Cambridge Analytica sought to use Facebook data to predict partisanship for voter targeting, UK investigation confirms
The UK’s data watchdog has sent a letter to parliament In lieu of a final report on a wide-ranging investigation into online political advertising which saw it raid the offices of Cambridge Analytica in 2018 after it emerged that the disgraced (and now defunct) data company had improperly acquired data on millions of Facebook users.
In the letter the regulator says the material that it reviewed included:
42 laptops and computers;
700 TB of data;
31 servers;
over 300,000 documents; and
a wide range of material in paper form and from cloud storage devices
“The sheer volume of material seized meant that we were presented with a digital ‘haystack’ of information in various states and locations and this has prolonged the work involved in reviewing and assessing the material to help us understand what happened.

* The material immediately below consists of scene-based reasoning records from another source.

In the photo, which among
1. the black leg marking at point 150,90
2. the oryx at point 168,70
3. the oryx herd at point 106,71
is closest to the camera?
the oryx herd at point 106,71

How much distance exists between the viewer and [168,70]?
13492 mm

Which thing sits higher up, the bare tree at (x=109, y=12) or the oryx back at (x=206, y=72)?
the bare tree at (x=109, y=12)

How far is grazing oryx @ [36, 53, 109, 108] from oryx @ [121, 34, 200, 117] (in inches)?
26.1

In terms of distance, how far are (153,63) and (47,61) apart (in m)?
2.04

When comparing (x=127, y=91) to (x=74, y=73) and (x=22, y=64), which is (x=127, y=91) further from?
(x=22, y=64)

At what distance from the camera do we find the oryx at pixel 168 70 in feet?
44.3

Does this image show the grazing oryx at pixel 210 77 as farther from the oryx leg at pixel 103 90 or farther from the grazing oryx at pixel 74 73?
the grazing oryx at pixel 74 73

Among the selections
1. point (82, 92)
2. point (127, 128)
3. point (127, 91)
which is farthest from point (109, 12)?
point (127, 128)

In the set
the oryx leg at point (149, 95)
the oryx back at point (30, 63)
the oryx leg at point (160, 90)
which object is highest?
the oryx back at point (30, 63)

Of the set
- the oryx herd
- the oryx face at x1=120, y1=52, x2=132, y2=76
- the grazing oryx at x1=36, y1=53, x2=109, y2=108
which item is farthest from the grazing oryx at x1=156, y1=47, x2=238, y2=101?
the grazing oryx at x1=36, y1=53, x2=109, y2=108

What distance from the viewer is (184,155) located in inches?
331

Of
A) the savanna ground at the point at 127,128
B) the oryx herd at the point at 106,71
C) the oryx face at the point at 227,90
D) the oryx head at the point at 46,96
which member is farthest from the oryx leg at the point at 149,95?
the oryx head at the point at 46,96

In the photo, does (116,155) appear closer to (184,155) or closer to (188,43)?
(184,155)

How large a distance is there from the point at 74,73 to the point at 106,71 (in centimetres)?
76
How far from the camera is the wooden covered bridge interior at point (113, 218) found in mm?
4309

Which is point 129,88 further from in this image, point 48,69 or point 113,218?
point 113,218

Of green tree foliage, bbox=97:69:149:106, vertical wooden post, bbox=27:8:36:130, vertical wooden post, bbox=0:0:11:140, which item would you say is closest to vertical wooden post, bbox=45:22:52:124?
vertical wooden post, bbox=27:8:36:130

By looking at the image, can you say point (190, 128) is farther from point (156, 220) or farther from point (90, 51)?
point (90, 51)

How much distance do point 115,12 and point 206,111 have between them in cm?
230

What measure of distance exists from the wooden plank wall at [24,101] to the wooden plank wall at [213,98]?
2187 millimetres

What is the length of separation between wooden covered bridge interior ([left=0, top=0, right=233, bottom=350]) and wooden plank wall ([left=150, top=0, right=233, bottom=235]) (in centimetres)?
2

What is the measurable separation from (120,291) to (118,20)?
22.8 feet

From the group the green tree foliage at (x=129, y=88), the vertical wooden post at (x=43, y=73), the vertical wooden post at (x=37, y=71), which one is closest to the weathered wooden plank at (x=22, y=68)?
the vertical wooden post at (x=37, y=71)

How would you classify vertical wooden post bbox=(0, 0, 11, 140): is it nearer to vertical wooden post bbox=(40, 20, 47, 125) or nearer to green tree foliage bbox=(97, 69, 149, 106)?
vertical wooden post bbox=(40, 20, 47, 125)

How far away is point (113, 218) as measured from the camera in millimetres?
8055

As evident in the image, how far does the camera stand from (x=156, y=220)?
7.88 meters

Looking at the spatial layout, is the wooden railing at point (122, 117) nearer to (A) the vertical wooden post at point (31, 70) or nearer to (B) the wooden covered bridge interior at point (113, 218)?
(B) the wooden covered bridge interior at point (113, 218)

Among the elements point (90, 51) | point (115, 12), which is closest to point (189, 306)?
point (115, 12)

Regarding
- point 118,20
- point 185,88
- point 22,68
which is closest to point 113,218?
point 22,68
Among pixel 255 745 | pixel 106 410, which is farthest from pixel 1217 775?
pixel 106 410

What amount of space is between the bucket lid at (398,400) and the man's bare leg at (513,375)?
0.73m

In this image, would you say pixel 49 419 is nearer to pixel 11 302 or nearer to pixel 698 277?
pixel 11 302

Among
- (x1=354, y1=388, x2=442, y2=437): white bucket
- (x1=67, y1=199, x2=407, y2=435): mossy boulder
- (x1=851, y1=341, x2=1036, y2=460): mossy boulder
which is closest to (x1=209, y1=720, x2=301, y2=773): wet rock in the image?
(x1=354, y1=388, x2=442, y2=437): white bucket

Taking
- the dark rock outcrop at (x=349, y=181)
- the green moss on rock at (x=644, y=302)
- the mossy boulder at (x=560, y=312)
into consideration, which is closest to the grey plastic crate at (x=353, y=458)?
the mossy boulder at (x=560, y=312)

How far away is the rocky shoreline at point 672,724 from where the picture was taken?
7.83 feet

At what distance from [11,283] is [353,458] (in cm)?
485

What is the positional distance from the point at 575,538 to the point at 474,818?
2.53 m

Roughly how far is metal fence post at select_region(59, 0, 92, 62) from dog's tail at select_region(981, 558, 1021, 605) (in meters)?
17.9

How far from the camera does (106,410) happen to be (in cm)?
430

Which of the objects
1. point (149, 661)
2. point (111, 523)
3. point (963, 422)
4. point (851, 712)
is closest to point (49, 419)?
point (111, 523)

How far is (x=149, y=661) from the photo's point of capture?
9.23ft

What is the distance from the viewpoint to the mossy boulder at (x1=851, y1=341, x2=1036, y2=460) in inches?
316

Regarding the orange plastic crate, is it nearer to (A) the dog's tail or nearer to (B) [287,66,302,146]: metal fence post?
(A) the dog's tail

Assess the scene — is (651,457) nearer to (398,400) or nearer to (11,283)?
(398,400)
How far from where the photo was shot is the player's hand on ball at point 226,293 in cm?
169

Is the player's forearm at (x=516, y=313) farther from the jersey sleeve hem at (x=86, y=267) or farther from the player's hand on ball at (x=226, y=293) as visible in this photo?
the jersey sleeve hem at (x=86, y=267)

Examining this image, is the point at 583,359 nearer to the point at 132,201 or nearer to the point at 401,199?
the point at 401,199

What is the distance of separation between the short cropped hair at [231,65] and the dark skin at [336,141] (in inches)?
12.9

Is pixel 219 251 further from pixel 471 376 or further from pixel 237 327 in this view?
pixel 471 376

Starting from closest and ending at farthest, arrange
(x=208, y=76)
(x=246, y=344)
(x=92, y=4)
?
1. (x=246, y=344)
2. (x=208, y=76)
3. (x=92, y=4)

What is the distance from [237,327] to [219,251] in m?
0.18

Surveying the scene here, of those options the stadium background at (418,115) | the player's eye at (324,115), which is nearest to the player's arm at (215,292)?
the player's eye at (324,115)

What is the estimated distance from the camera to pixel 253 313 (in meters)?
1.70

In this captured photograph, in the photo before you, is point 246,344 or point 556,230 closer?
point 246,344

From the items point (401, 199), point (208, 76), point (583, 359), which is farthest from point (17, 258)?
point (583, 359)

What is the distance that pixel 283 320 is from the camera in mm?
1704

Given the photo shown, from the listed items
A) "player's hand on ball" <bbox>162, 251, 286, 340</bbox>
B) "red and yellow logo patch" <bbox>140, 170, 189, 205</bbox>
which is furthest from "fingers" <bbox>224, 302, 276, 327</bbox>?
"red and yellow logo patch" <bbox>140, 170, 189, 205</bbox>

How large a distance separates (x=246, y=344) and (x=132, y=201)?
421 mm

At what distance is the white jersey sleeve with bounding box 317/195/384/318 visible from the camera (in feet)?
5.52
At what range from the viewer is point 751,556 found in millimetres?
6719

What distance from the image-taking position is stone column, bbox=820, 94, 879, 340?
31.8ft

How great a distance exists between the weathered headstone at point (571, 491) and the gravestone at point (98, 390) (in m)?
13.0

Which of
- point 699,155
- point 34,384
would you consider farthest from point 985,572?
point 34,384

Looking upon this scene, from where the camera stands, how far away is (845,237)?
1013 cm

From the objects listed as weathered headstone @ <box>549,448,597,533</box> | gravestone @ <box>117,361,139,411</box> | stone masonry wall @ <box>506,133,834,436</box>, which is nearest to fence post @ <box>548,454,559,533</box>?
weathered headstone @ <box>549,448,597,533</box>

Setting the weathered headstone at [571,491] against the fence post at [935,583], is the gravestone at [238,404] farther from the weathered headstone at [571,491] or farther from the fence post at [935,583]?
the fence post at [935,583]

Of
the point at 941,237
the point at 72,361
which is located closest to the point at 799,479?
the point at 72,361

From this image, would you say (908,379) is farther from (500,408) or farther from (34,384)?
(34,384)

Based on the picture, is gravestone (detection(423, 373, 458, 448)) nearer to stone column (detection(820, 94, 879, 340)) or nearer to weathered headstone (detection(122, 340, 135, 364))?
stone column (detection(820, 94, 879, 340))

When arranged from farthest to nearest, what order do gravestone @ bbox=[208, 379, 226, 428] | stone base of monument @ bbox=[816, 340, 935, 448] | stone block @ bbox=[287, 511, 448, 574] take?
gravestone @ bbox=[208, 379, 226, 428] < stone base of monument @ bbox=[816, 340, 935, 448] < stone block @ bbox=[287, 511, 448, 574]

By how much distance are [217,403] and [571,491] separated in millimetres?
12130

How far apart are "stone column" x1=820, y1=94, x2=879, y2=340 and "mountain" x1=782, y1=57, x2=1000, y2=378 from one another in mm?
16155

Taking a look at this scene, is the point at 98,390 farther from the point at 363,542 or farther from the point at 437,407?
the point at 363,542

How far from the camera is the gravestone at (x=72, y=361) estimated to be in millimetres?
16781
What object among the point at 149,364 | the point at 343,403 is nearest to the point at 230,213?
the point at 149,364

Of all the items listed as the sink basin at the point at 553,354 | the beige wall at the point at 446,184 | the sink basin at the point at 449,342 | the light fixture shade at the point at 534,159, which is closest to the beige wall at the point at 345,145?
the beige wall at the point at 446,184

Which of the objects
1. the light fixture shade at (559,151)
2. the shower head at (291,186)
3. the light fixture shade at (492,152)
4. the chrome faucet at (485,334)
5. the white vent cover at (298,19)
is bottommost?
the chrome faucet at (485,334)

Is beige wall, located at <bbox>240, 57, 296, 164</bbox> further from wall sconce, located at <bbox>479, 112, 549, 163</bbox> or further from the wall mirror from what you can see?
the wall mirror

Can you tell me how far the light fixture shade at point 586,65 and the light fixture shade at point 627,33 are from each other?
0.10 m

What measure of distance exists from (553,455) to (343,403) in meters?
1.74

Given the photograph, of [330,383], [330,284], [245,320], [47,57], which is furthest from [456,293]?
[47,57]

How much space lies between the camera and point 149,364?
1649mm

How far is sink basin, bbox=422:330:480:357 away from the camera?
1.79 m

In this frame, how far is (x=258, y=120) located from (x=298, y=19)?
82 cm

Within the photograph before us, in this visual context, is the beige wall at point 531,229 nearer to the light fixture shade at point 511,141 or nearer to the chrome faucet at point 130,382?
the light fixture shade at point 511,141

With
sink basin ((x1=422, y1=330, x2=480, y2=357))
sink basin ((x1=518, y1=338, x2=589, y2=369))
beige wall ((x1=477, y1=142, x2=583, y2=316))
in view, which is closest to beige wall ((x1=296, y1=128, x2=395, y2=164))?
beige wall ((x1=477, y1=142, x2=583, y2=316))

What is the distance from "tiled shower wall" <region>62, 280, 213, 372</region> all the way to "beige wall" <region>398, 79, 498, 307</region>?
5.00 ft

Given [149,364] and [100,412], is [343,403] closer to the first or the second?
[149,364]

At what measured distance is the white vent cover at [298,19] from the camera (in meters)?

However, by piecing together the timeline of events we were able to get a thorough evidential insight into what was likely to have taken place,” it writes before going on to sketch its understanding of how Cambridge Analytica/SCL was operating at the time it paid a Cambridge University academic, Dr Aleksandr Kogan, to improperly procure and process millions of Facebook users’ data with the intention of targeting US voters with ads.
“The conclusion of this work demonstrated that SCL were aggregating datasets from several commercial sources to make predictions on personal data for political alliance purposes,” the ICO writes. “For example, we recovered data which included Voter files (the US version of the Electoral Register), Consumer Data Sets, Social Media and Intelligence Data Sets that appeared to come from the following companies: Labels & Lists, InfoGroup, Aristotle, Magellan, Acxiom and Experian. Some data has the appearance of similar US voter data that has been subject to known cyber breaches and has been available on-line.”
The former CEO of Cambridge Analytica, Alexander Nix -- who was last month banned from running a company for seven years, after he signed a disqualification undertaking with the UK insolvency service -- previously told the UK parliament that CA/SCL had acquired the bulk of the data it was using to build psychographic profiles of voters from major commercial data brokers such as Acxiom, Experian and Infogroup.
Per the ICO’s assessment, CA/SCL had been over-egging the depth of its people profiling — with the regulator saying it did not find evidence to back up claims in its marketing material that it had "5,000+ data points per individual on 230 million adult Americans”.
“Based on what we found it appears that this may have been an exaggeration,” it writes.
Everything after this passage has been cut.